• **What this task involves**:
Give a verbatim copy of the lines below, minus the pictures.

'''

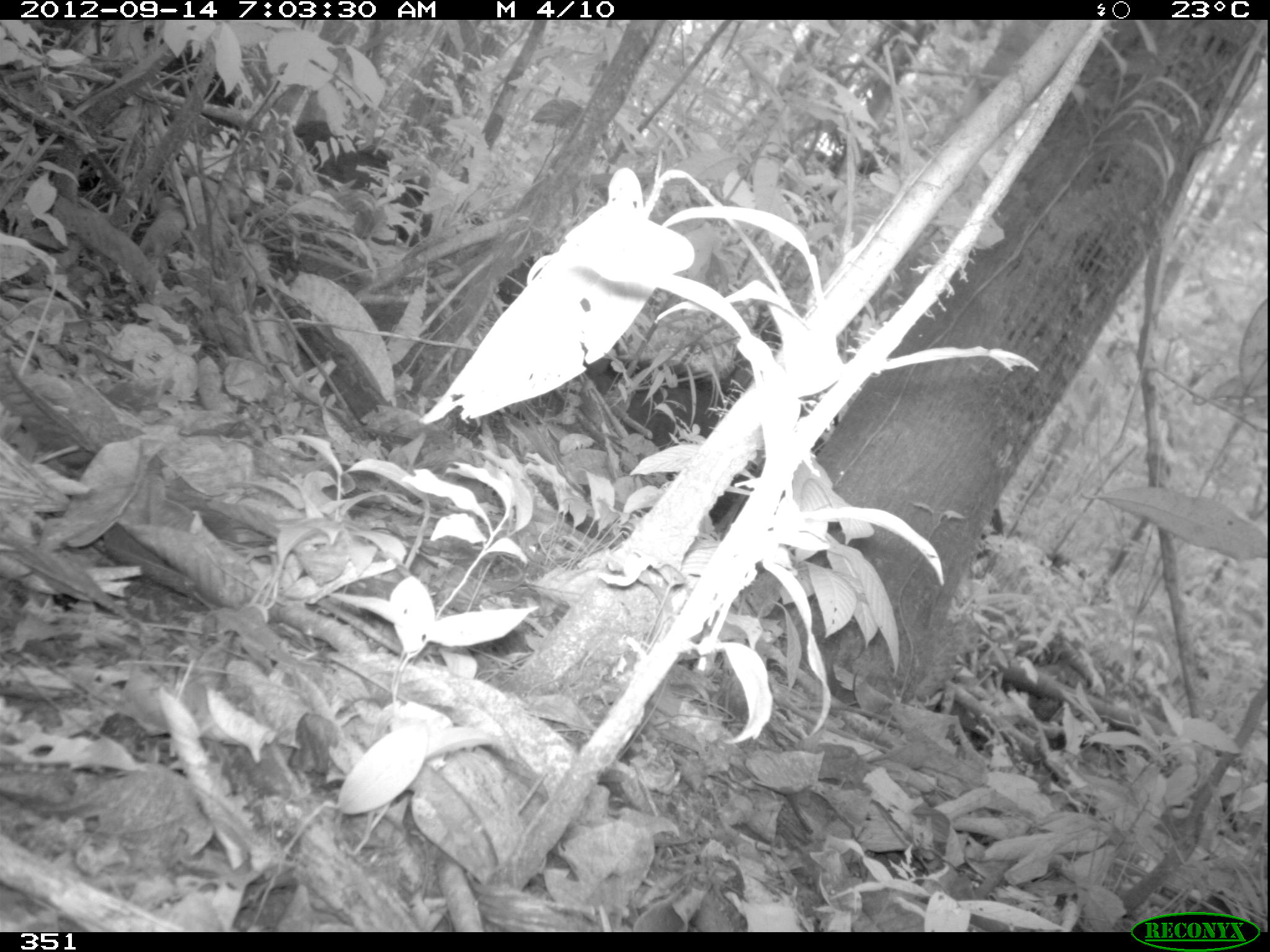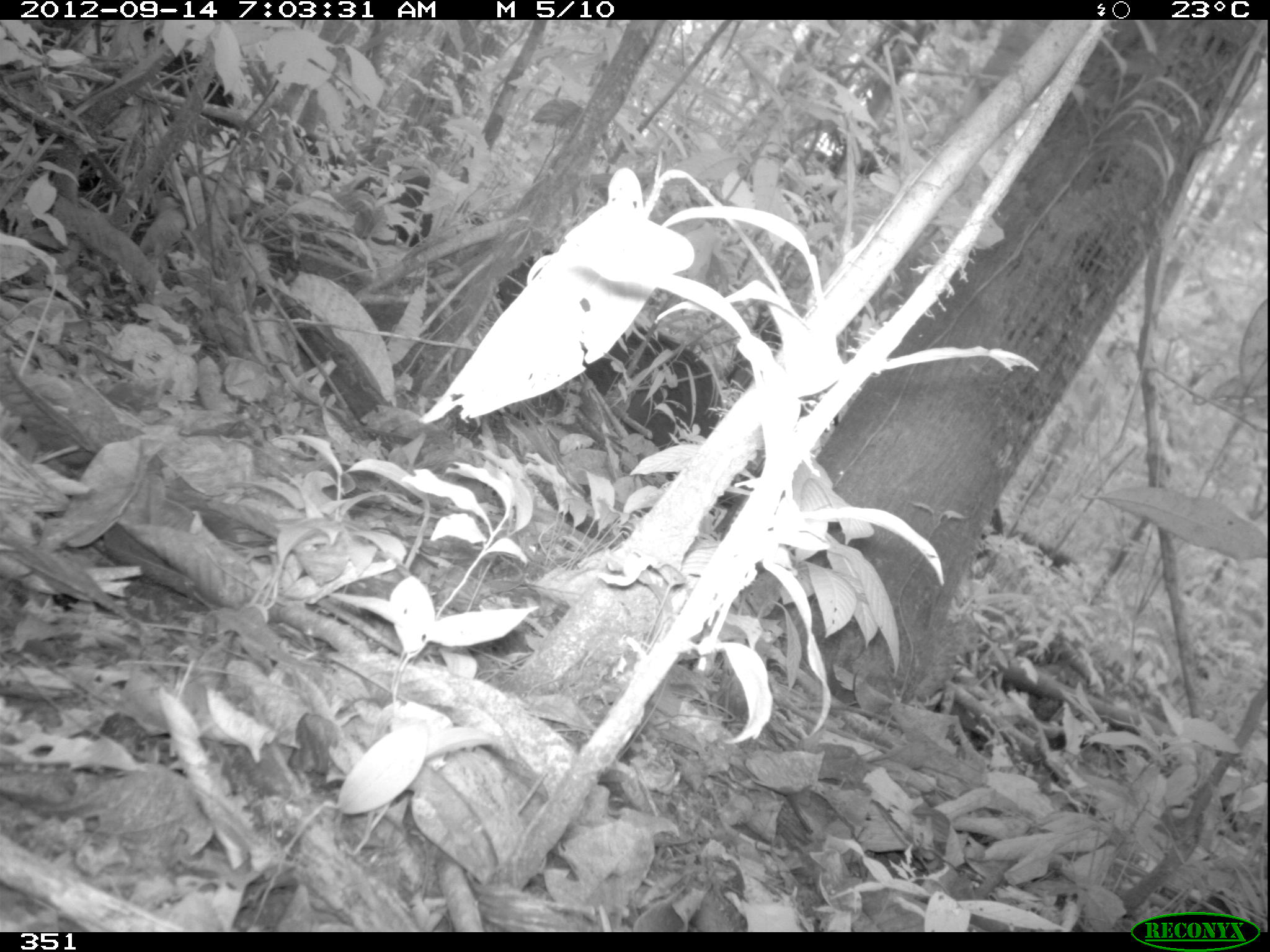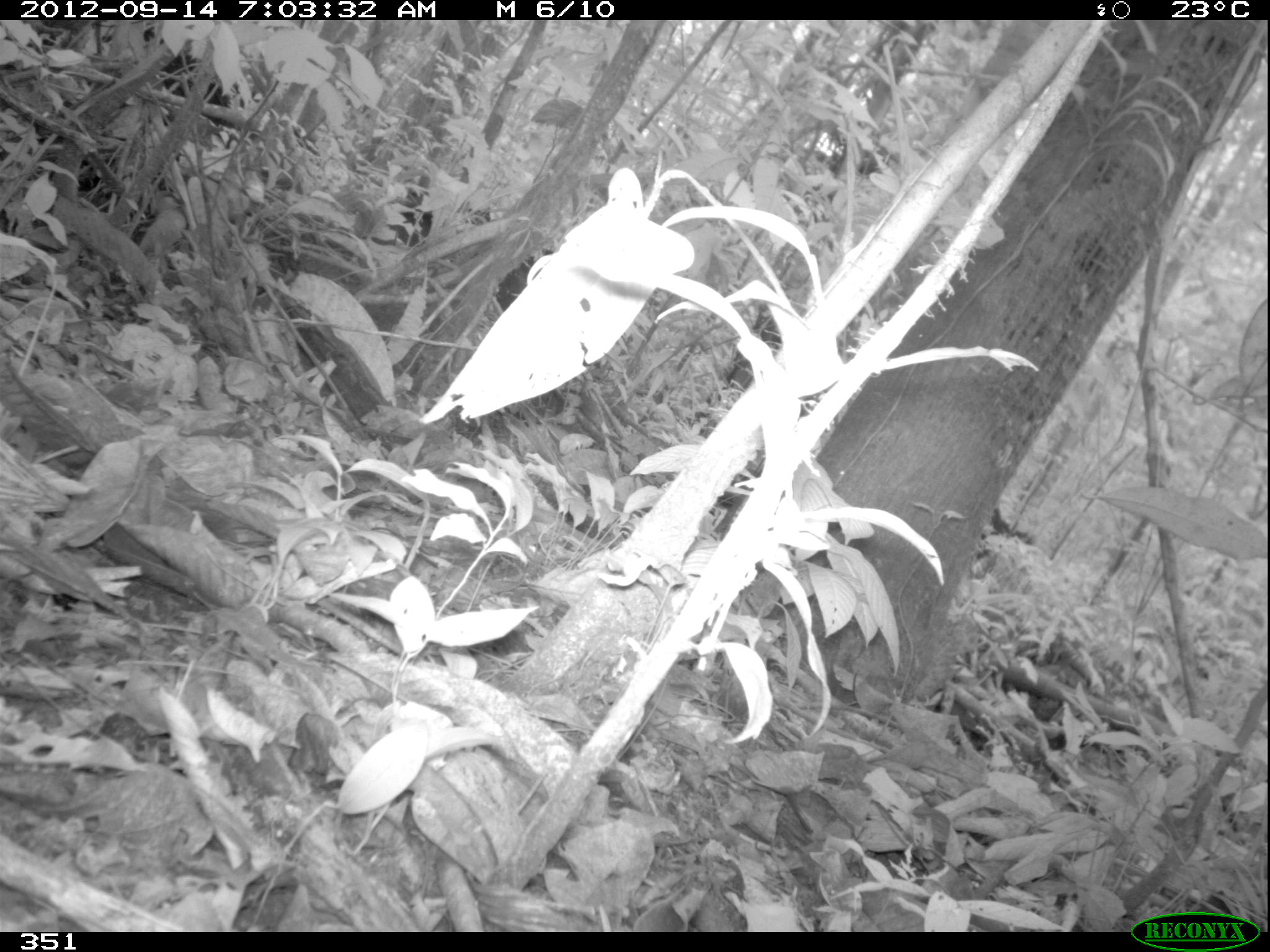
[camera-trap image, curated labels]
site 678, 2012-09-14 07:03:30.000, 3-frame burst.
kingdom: Animalia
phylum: Chordata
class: Mammalia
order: Artiodactyla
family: Tayassuidae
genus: Tayassu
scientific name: Tayassu pecari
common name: white-lipped peccary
Tayassu pecari (white-lipped peccary).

'''

• **Problem solution**:
[camera-trap image, curated labels]
site 678, 2012-09-14 07:03:30.000, 3-frame burst.
kingdom: Animalia
phylum: Chordata
class: Mammalia
order: Artiodactyla
family: Tayassuidae
genus: Tayassu
scientific name: Tayassu pecari
common name: white-lipped peccary
Tayassu pecari (white-lipped peccary).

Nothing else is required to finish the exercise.